I understand the body as representing the inscriptions of memories and ancestral lineages that continue through movement pathologies of race and culture. To grasp how memory pertains to pathology, I see to French historian Pierre Nora’s notion of “true memory,” which he defines as “gestures and habits, in skills passed down by unspoken traditions, in the body’s inherent self-knowledge, in unstudied reflexes and ingrained memories.”3 Gestures of resistance are inscriptions of memories and cultural legacies, which I suggest are the catalysts of change and reproductions of new understandings. These re-creations of understandings can become the impetus for social justice among marginalized communities. Kaepernick’s kneeling gesture reflects movement kinesthetically, but also culturally, as fighting for equality. Movement inscriptions are truths that mold the identities of race in America. The body becomes a living history of gestures that inform future generations, that take the movements of their ancestors and evolve them in the present and future. The pathology of the black body in America is violent, vicious, and inhumane, but through all of the pain the body finds a way to move.

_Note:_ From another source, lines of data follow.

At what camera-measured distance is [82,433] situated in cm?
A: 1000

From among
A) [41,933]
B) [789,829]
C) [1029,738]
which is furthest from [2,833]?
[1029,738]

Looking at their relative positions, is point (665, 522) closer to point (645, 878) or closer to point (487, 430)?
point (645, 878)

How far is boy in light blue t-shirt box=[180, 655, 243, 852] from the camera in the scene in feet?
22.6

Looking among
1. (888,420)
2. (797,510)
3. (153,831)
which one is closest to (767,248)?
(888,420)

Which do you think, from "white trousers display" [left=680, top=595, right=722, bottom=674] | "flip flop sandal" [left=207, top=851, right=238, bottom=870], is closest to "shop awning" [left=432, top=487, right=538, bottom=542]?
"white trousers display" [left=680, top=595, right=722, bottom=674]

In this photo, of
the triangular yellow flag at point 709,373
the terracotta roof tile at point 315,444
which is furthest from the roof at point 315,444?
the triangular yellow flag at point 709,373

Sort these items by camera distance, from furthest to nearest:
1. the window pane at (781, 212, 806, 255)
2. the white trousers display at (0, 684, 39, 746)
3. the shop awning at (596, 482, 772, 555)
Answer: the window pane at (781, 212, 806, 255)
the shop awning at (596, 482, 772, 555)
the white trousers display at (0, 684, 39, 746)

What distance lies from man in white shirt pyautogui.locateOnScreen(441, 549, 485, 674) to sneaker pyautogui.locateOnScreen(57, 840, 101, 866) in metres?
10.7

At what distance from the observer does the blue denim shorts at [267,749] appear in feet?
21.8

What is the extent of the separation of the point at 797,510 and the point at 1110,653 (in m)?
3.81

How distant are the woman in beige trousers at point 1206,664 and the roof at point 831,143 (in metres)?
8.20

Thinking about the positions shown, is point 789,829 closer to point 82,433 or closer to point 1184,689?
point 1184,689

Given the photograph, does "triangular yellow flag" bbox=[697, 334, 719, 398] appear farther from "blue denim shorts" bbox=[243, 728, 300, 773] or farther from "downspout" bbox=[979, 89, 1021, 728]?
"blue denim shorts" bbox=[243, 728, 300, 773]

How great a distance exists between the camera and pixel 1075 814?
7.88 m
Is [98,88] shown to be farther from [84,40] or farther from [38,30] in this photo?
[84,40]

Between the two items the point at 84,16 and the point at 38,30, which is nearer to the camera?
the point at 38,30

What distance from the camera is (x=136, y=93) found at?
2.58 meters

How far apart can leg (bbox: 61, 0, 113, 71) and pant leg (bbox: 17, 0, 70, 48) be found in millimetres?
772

Kaepernick’s kneeling is an example of the oppressed black body moving despite the daily police brutality placed on black bodies. His kneeling is both a revolt and a release that brings awareness around the marginalization of people of color in America.
The flesh in which the black body in America exists represents the lineage of pain and joy that has affected and continues to affect black communities. To have this flesh absent from the present is to keep the black body as an Other. Kaepernick used kneeling to represent the history of pain and brutality against blacks in America. His movement, I argue, is the kind of protest that allows for change to liberate the black body in America. Regardless of pain and systemic racism placed on people of color, it is the body that allows for both revolt and joy to exist simultaneously, releasing pain into a state of liberation. Paradoxically, the NFL’s dismissal of Kaepernick’s body was not a failure, but a success. His protest was successful in showing that the black body is so powerful when “present,” and that its absence is what can give rise to change.
Notes
1 For a more detailed description of Kaepernick’s protest in 2016, see Billy Witz, “This Time, Colin Kaepernick Takes a Stand by Kneeling,” New York Times, January 20, 2018, available at www.nytimes.com/2016/09/02/sports/football/colin-kaepernick-kneels-national-anthem-protest.html.
2 For the full policy and statement from NFL commissioner Roger Goodell, see Austin Knoblauch, “NFL Owners Approve National Anthem Policy for 2018,” available at http://www.nfl.com/news/story/0ap3000000933971/article/nfl-owners-approve-national-anthem-policy-for-2018.
3 Pierre Nora, “Between Memory and History: Les Lieux De Mémoire.” Representations 26 (spring 1989): 7–24, quote on 13.